For a moment the girl looked hurt, like she was really looking forward to giving cryptic hints or something. "I'm your sister, and I came from the future to warn you about a hellgod that's going to try to kill you because she wants to destroy the entire multiverse."

Buffy pretty much stopped listening after the first three words. "You're my  _ sister _ ?"

"Yeah," said the girl, obviously not comfortable with Buffy's incredulous response.

Buffy made a token effort not to jump to conclusions, and promptly gave up when she realized how freakish it was for a random stranger to claim she was her  _ sister.  _ "Is this a mystical prophecy thing? Or are you saying you're a slayer? Is Faith dead?"

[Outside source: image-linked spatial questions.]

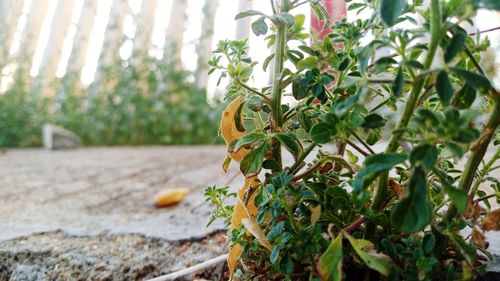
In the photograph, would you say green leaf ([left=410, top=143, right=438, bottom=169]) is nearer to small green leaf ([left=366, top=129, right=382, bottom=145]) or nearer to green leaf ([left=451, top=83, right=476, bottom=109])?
green leaf ([left=451, top=83, right=476, bottom=109])

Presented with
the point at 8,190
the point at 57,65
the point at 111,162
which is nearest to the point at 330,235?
the point at 8,190

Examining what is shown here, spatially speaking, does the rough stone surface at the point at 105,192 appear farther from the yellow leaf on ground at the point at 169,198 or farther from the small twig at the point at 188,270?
the small twig at the point at 188,270

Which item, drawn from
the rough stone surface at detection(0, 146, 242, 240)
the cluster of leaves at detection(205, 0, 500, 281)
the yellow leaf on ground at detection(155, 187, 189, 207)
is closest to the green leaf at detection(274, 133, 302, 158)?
the cluster of leaves at detection(205, 0, 500, 281)

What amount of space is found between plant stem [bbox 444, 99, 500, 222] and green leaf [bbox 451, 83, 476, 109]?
25mm

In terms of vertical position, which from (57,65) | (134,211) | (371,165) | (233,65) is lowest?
(134,211)

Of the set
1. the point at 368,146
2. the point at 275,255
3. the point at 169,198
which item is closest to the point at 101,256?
the point at 275,255

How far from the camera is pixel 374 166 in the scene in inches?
17.6

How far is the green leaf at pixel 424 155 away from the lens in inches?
16.5

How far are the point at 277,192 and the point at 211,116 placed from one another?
138 inches

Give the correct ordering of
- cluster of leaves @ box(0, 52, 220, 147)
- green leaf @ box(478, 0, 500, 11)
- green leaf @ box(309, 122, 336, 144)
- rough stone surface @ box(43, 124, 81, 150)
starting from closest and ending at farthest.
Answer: green leaf @ box(478, 0, 500, 11) → green leaf @ box(309, 122, 336, 144) → rough stone surface @ box(43, 124, 81, 150) → cluster of leaves @ box(0, 52, 220, 147)

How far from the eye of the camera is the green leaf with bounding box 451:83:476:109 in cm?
50

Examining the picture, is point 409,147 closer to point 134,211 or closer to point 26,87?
point 134,211

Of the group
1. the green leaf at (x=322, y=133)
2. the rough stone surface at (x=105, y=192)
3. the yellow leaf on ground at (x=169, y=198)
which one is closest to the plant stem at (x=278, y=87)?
the green leaf at (x=322, y=133)

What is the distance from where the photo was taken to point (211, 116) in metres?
4.02
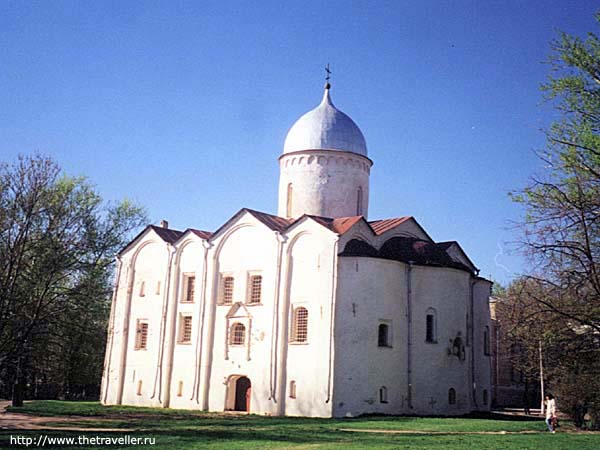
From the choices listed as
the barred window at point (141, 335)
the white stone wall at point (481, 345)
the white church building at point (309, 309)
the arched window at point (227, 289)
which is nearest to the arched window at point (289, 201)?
the white church building at point (309, 309)

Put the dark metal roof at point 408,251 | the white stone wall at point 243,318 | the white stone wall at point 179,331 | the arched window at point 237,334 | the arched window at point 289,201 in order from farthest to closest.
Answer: the arched window at point 289,201, the white stone wall at point 179,331, the arched window at point 237,334, the white stone wall at point 243,318, the dark metal roof at point 408,251

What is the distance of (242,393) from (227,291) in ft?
15.9

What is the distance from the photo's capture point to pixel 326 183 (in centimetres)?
3356

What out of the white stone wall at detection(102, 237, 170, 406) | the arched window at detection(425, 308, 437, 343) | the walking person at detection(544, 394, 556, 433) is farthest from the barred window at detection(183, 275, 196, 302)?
the walking person at detection(544, 394, 556, 433)

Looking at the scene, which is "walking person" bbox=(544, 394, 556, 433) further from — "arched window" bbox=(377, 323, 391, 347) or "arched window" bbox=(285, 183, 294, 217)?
"arched window" bbox=(285, 183, 294, 217)

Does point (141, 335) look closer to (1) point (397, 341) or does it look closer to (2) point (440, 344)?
(1) point (397, 341)

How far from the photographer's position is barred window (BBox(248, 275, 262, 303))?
30.5 m

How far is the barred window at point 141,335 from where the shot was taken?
34.3m

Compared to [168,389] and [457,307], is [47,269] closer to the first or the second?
[168,389]

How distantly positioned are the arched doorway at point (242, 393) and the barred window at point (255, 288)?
3.71 m

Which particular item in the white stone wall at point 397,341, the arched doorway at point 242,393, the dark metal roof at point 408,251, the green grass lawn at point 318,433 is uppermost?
the dark metal roof at point 408,251

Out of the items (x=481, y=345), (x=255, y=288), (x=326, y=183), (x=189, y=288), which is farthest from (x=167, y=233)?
(x=481, y=345)

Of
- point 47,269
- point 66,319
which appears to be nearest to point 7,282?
point 47,269

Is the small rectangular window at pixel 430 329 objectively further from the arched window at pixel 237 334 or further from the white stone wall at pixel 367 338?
the arched window at pixel 237 334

"No, I'm your biological sister," insisted the girl.

_ Which makes no sense. Unless-  _ "Did dad have an affair or something? How old are you?"

"It's not like that! There were these monks-"

"Oh, so now people are having affairs with monks. Did you know about this, mom?"

"I've never seen her before," confessed her mother.

"Buffy, listen to me," said the girl. "I know it's weird, but-"

"It's not  _ weird _ . It's impossible. I don't have a sister." 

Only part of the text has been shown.